*** Selected extract ***

# HELP!!! Betta has been bloated for a week and nothing is helping!!!



## esun1993 (Mar 1, 2014)

It's been a while since I've been on this forum...but I have gone through a lot of the past posts about bloated bettas and nothing seems to help Mango! 

He's been bloated for more than 1 week now. I have tried fasting him, the frozen pea treatment, and now he's on the leave in epsom salt treatment for almost a week and he's still bloated!!! I'm not sure exactly when it started, but he has been a little bit bloated before but fasting him for a day would get rid of the problem just fine. This time is different though, he is a lot more bloated, and his left side (right side when we look at him) is more bloated than his right.

I really don't know what is wrong with him....someone please help!! He's less active now, and his movements are a lot more jerky, and his fins don't open as wide as before....now I'm scared that he might've eaten a gravel, or if he ate part of his silk plants....

I don't think I have been overfeeding him, he gets the same amount as my other betta (2 pellets twice a day) and the other betta is completely fine. However, I do notice that there's close to no poop in Mango's tank when I clean it....so it might be possible that he eats his own poop...but the bloating should have gone since the fast..It's hard to tell if he has pineconed scales(Dropsy) since he has pale yellow scales, but it doesn't look like he has it.

I havn't fed him anything for more than a week now except for 1/5 of a pea, I don't want to starve him but at the same time I'm scared that if I feed him he will die of a bloated stomach....

It's really hard to get a picture of him because he's been hiding from me or swims so fast I can't get a decent picture that shows how bloated his stomach is. But here's a picture I found online that has a betta with a similar sized bloat as Mango...











Any suggestions is greatly appreciated!!!!

*** End of Selected extract ***
*** Information ***

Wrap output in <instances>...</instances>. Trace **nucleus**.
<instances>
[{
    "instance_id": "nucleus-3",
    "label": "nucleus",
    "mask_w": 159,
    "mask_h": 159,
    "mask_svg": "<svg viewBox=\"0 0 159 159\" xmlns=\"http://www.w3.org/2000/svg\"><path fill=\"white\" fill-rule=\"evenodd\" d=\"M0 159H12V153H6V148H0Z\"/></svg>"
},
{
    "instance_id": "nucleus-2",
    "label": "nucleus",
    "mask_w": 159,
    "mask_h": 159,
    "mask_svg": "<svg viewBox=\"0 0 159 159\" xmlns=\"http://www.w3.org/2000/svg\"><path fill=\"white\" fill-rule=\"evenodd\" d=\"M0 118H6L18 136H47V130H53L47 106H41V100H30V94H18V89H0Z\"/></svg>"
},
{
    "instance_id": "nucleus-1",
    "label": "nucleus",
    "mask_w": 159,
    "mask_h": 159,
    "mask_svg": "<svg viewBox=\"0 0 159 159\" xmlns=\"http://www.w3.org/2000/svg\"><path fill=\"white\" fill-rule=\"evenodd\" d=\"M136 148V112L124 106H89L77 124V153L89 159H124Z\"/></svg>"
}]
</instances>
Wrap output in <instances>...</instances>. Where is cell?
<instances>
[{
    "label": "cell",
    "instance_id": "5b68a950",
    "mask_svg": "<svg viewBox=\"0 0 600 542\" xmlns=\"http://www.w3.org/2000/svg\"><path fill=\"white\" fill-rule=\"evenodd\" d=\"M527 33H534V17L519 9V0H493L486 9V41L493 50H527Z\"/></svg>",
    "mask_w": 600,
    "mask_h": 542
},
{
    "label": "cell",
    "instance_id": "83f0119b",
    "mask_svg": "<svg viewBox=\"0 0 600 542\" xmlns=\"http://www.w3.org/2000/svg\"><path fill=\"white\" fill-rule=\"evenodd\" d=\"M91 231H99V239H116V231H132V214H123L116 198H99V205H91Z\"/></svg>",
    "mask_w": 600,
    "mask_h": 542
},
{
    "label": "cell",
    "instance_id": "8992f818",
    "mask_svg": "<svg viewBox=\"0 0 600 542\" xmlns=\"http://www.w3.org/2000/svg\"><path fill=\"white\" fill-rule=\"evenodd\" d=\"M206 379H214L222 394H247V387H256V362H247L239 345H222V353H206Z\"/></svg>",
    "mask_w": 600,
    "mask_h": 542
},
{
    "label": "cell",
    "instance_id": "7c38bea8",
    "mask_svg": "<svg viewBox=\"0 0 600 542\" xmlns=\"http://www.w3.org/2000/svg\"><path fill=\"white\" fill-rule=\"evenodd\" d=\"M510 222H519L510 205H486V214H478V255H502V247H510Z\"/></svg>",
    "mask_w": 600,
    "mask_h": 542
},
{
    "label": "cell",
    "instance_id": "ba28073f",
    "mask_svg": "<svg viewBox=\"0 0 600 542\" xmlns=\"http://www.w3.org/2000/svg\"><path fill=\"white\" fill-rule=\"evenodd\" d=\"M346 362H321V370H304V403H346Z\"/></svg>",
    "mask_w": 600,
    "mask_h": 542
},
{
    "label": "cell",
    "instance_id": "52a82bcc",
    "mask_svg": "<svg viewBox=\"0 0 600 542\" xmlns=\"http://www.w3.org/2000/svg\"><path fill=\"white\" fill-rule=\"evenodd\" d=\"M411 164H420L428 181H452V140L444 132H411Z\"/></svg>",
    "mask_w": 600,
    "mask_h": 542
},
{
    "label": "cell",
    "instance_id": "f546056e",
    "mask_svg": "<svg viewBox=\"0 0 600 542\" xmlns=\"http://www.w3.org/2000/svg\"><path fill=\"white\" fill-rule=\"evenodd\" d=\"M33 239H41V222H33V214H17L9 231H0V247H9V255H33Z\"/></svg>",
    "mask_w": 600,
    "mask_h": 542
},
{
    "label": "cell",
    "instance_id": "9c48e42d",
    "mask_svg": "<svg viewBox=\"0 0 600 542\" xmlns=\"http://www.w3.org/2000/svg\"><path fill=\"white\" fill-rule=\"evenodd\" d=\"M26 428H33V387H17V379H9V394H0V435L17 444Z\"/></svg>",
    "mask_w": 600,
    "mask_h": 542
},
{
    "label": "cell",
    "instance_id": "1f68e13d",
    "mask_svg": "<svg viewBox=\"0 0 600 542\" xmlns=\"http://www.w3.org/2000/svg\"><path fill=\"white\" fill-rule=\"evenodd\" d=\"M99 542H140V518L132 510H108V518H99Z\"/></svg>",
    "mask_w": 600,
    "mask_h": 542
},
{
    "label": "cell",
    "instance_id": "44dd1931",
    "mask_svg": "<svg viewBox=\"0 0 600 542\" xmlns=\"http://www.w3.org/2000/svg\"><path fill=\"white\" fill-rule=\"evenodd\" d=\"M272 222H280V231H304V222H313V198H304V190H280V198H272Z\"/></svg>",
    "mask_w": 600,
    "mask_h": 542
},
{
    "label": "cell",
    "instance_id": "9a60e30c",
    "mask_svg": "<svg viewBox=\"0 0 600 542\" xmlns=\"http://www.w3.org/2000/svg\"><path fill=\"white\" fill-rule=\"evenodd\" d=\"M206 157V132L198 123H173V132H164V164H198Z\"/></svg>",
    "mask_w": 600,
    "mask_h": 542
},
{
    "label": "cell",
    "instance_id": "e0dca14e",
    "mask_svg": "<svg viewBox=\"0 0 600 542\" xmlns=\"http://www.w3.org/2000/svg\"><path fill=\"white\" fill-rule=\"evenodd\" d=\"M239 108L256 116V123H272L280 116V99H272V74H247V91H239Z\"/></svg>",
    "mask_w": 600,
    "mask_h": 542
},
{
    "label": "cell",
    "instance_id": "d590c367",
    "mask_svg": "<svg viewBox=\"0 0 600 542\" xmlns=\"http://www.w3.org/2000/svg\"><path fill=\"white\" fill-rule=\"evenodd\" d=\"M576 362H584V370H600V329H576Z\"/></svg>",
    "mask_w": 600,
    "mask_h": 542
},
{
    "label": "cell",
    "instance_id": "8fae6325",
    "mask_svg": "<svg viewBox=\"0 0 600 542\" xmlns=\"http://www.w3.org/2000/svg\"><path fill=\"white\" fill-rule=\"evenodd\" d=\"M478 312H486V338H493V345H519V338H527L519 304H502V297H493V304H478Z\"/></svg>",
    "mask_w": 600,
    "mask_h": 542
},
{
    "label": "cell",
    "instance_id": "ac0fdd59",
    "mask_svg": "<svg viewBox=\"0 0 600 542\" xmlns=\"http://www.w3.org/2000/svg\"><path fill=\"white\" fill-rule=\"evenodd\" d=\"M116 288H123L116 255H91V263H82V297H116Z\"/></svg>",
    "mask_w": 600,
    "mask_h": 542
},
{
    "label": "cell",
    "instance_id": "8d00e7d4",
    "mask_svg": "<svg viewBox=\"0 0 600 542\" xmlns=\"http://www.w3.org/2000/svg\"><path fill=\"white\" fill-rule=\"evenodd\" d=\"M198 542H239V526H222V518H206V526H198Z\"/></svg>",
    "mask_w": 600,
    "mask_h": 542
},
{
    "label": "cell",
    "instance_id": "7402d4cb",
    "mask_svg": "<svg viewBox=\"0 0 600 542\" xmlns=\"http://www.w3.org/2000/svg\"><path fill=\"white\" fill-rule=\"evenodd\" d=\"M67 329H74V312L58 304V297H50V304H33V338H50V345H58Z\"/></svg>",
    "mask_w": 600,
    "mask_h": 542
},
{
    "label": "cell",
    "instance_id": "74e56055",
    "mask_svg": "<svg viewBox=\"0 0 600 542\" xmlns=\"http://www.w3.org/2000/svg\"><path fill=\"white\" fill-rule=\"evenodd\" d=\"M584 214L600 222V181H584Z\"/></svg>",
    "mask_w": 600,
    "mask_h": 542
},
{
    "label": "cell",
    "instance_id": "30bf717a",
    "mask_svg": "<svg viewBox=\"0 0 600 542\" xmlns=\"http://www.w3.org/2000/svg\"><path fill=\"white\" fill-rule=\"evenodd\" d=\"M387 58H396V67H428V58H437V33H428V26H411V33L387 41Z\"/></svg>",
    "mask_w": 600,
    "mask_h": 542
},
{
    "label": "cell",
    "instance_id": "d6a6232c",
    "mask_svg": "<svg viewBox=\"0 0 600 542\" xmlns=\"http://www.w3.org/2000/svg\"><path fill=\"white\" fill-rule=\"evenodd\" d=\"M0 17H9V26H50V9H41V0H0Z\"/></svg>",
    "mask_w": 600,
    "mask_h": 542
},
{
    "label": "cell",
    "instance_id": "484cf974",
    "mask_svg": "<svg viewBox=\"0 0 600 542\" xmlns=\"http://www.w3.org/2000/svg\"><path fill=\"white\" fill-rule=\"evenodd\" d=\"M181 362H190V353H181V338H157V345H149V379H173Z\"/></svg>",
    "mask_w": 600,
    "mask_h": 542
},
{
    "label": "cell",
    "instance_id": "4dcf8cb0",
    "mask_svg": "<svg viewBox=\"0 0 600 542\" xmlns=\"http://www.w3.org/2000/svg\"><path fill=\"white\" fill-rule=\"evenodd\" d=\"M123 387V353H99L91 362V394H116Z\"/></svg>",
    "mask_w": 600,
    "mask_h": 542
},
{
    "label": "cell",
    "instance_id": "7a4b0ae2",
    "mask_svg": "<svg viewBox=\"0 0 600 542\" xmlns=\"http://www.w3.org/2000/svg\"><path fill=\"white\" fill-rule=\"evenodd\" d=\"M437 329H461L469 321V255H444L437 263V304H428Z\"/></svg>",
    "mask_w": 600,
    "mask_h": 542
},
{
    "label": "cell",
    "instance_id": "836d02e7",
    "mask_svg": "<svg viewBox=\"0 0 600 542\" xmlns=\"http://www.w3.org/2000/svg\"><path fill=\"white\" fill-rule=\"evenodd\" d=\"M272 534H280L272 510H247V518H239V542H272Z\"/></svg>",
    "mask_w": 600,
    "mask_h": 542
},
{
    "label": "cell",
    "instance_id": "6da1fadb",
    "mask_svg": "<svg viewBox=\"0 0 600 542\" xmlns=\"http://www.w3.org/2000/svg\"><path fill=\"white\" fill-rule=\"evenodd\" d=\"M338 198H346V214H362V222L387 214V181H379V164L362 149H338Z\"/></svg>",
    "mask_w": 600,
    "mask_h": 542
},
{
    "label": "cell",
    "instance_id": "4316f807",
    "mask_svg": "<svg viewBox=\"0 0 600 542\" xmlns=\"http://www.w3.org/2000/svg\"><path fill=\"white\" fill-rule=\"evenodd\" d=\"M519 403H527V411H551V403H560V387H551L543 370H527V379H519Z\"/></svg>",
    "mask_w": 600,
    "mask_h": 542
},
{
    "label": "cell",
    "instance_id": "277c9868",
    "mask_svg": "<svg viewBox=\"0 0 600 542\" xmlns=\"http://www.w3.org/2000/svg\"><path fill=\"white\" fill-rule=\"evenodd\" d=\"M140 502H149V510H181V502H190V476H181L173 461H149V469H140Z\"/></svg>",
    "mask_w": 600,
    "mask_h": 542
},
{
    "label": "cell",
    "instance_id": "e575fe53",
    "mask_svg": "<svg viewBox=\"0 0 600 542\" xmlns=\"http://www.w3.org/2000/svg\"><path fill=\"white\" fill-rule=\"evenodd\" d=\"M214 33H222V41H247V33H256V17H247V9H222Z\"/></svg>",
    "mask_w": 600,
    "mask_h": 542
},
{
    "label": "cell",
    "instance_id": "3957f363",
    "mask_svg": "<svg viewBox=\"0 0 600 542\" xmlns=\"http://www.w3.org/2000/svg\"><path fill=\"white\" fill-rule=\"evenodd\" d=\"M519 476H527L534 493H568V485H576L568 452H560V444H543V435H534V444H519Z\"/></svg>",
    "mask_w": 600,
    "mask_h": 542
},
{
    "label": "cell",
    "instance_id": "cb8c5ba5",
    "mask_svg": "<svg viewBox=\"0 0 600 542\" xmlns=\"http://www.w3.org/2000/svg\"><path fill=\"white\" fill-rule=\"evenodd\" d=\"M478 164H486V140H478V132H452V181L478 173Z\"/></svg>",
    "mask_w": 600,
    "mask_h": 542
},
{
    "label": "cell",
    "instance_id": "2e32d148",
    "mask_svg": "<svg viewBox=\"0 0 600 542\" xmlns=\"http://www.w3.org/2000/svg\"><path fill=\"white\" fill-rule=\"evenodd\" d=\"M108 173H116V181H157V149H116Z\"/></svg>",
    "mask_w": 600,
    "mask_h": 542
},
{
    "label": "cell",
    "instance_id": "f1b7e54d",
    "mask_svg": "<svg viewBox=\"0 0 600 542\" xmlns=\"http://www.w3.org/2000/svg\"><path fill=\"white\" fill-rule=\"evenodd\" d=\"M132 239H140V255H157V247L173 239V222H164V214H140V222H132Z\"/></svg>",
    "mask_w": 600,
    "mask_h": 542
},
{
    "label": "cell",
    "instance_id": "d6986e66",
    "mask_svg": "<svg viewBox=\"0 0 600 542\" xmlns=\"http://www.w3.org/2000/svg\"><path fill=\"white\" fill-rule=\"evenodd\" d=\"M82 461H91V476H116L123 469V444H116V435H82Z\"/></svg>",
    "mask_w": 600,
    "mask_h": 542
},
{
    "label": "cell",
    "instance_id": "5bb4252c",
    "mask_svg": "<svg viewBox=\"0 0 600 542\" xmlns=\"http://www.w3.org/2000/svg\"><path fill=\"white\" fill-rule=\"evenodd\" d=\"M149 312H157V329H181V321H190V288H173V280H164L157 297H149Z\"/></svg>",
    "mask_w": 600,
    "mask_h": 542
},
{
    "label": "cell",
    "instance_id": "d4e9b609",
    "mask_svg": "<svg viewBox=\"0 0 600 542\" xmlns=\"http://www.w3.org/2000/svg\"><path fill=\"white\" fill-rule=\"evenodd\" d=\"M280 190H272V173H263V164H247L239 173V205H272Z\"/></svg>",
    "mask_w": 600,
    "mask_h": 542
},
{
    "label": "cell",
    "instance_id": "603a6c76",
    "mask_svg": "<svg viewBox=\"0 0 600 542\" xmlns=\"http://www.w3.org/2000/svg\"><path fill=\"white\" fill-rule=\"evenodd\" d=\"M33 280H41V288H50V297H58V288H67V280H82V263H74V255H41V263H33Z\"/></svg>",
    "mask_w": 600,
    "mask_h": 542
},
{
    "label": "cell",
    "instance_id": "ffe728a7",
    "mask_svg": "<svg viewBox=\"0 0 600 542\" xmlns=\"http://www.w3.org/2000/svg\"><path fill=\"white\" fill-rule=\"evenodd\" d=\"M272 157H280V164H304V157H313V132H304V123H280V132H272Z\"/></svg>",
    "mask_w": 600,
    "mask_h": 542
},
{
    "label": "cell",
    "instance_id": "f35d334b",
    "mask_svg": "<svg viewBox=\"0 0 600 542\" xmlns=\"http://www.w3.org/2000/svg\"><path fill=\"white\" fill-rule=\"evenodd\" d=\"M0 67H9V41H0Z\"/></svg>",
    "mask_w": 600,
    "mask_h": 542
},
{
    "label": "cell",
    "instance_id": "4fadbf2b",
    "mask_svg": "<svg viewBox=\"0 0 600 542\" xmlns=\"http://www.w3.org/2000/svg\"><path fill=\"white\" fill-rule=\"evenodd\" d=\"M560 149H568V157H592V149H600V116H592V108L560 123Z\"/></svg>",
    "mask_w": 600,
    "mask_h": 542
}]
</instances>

*** End of Information ***

According to the betta forum post, how much food does each betta receive? Answer from the betta forum post alone, not from the lines.

● Result: Two pellets twice a day.